My company fired me because "I'm not as dedicated to the company as I was when I first started". I was out of work M-Thu, have a doctors note, when I returned on Friday I was fired. I had talked to my boss on Wednesday and she told me when I return to work to bring a doctors note. Friday she told me that I was a no show Thursday. I had told her that I mis-understood what she had said, she then continued telling me about my lack of dedication. I have never been written up or told my perfomance was bad. Several months ago my desk had broke and left me with a big bruise and they did not pay me for the next day of not coming in becuase of my injury. Also I had a employee harrassing me for several months and I had mentioned it to my boss several times and nothing happend until I took it to HR.
There are missing facts here, so it is hard to tell whether you might have a viable case.
Lack of dedication and/or excessive absences would be valid grounds to terminate you.
However, in California, it is illegal for an employer to discriminate against an injured worker for filing a workers' compensation claim. Did you make or threaten to file a workers comp claim for injuries arising from the broken desk?
Frank W. Chen is licensed to practice law in the State of California. The information presented here is general in nature and is not intended, nor should be construed, as legal advice. This posting does not create any attorney-client relationship with the author. For specific advice about your particular situation, consult your own attorney.
Employment / Labor Attorney
It is important to understand that unless you have an employment agreement which restricts the ability of your employer to terminate your employment, you are probably considered an "at-will" employee, which means the employer can terminate the employment relationship at any time, for any reason, not prohibited by law. For starters, you will need to review any correspondence which may have offered you the job, as well as any employment handbooks stating company policy.
If you are an at-will employee, you do not have a case, unless you have evidence to support the theory that your employer really fired you for an unlawful reason. Your post suggests some possible ulterior motives but there is not enough to go on with those facts alone. For example, an attorney might want to find out of you were eligible to take protected FMLA leave or whether you were sexually harassed by the employee you complained about. But this will require a consultation with an employment law attorney who will ask certain questions to determine if there is anything there.
However, if your boss simply did not believe you were dedicated enough, as stated, or there was an attendance problem or even a miscommunication between you and she, as an at-will employee, there is no basis for a case. If you believe there is more to the story, you should consult with an experienced employment law attorney in your area.
They say you get what you pay for, and this response is free, so take it for what it is worth.
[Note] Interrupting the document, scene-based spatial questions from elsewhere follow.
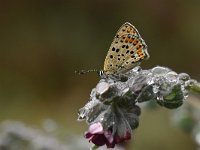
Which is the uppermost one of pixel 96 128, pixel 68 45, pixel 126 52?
pixel 68 45

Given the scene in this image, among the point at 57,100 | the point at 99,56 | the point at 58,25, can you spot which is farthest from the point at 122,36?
the point at 58,25

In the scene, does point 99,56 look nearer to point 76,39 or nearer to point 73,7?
point 76,39

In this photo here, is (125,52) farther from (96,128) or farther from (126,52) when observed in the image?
(96,128)

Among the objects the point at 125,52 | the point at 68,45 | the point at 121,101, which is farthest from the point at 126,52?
the point at 68,45

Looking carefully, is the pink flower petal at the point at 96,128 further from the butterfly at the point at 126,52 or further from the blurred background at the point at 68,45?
the blurred background at the point at 68,45

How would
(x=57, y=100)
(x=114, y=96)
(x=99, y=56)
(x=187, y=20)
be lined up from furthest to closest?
(x=187, y=20) < (x=99, y=56) < (x=57, y=100) < (x=114, y=96)
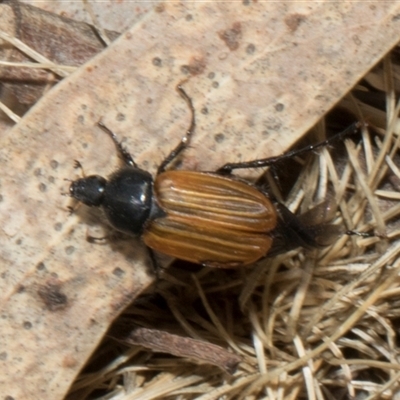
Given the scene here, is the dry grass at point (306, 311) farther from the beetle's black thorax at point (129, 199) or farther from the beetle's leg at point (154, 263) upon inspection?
the beetle's black thorax at point (129, 199)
This is my opinion based on very limited information. My opinion should not be taken as legal advice. For true advice, we would require a confidential consultation where I would ask you questions and get your complete story. This is a public forum, so remember, nothing here is confidential. Nor am I your attorney. I do not know who you are and you have not hired me to provide any legal service. To do so would require us to meet and sign written retainer agreement. My responses are intended for general information only.
Your posting does not include enough facts to conclude that you have a wrongful termiantion case. California, like most states, is an "at will" employment state. An employer can terminate an employee for any reason or no reason. However, an employee may not be discharged for discriminatory reasons, such as race, gender, age, national origin, religion or sexual orientation. An employee also may not be discharged in retaliation for refusing to comply with an illegal directive of the employer, or for engaging in certain other protected activities, or if the employment contract or collective bargaining agreement provides that the employee can only be discharged for cause. As noted, your posting suggests possible ulterior motives but not enough evidence to suggest that your termination was for a prohibted reason. You may have more pertinent information, and may want to speak to an employee rights lawyer to more fully discuss your situation.
This response is for information purpose only and does not constitute a legal advice. This response does not create an attorney-client relationship.
Employment / Labor Attorney
Hello. There are a few critical facts thta are needed to establish whether you might have a legitimate claim, including the nature of the medical condition and your diagnosis that lead to you being off, whether you let your employer know prior to their decision to terminate you what your condition and limitations are, and a few other facts.